### [Trecho do documento]
- - -
Nas vastas terras agrícolas ao norte de Los Angeles, que se estendem do condado de Ventura até o vale central do Estado, dois fazendeiros, dois supervisores de campo e quatro trabalhadores rurais imigrantes disseram à Reuters este mês que as batidas do ICE levaram a maioria dos trabalhadores a parar de aparecer.

Isso significa que as plantações não estão sendo colhidas e as frutas e verduras estão apodrecendo na época de pico da colheita, disseram eles.

Um supervisor de fazenda mexicano, que pediu para não ter seu nome revelado, estava supervisionando um campo que estava sendo preparado para o plantio de morangos na semana passada. Normalmente, ele teria 300 trabalhadores, disse ele. Nesse dia, havia apenas 80. Outro supervisor em uma fazenda diferente disse que normalmente tem 80 trabalhadores em um campo, mas hoje tinha apenas 17.

Ruim para os negócios

A maioria dos economistas e políticos reconhece que muitos dos trabalhadores agrícolas dos Estados Unidos estão no país ilegalmente, mas afirma que uma redução acentuada nesse número poderia ter impactos devastadores na cadeia de suprimento de alimentos e nas economias dos cinturões agrícolas.

Douglas Holtz-Eakin, republicano e ex-diretor do Escritório de Orçamento do Congresso, disse que cerca de 80% dos trabalhadores agrícolas nos EUA são nascidos no exterior, sendo que quase metade deles está no país ilegalmente. A perda deles causará aumentos de preços para os consumidores, disse ele.

“Isso é ruim para as cadeias de suprimentos, ruim para o setor agrícola”, disse Holtz-Eakin.

Mais de um terço dos vegetais dos EUA e mais de três quartos das frutas e nozes do país são cultivados na Califórnia, de acordo com o Departamento de Alimentos e Agricultura da Califórnia. As fazendas e ranchos do Estado geraram quase US$60 bilhões em vendas agrícolas em 2023.

Dos quatro trabalhadores rurais imigrantes com quem a Reuters conversou, dois estão no país ilegalmente. Esses dois falaram sob condição de anonimato, por medo de serem presos pelo ICE.

Um deles, de 54 anos, trabalha nos campos agrícolas dos EUA há 30 anos e tem esposa e filhos no país. Ele disse que a maioria de seus colegas parou de comparecer ao trabalho.

“Se eles aparecem para trabalhar, não sabem se voltarão a ver sua família”, disse ele.
- - -
### [Solicitação]
Prossiga o texto acima sobre as batidas do ICE e a falta de trabalhadores nas fazendas da Califórnia, começando logo após a última frase.

### [Informações fornecidas]
- - -
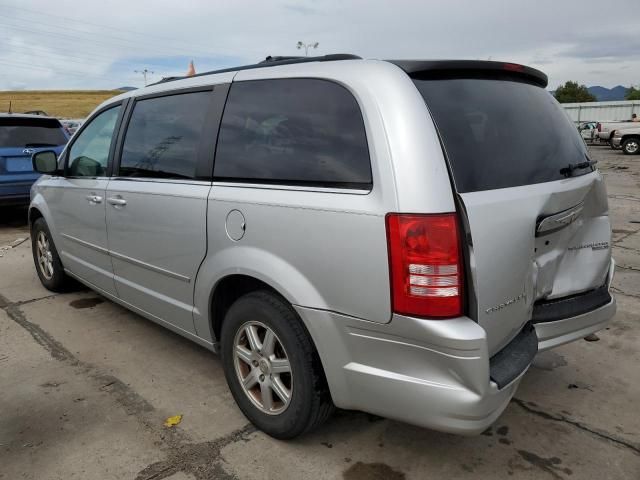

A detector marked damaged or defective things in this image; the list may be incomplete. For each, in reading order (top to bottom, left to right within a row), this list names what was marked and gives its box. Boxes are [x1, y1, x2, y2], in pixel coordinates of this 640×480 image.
- - -
### [Resposta à tarefa]
O outro trabalhador que está no país ilegalmente disse à Reuters: “Basicamente, acordamos de manhã com medo. Nos preocupamos com o sol, o calor e, agora, com um problema muito maior: muitos não voltam para casa. Eu tento não me meter em problemas na rua. Agora, quem for preso por qualquer motivo será deportado.”

Alguns grupos comunitários de trabalhadores rurais disseram que muitos trabalhadores ainda estavam retornando aos campos, apesar das batidas, por necessidade econômica.

Nos dias que se seguem a uma batida, pode haver uma diminuição da presença no campo, mas os trabalhadores logo retornam porque não têm outras fontes de renda, disseram cinco grupos à Reuters.

Os trabalhadores também estão adotando outras medidas para reduzir sua exposição aos agentes de imigração, como pegar carona com pessoas com status legal para trabalhar ou enviar filhos de cidadãos norte-americanos ao supermercado, disseram os grupos.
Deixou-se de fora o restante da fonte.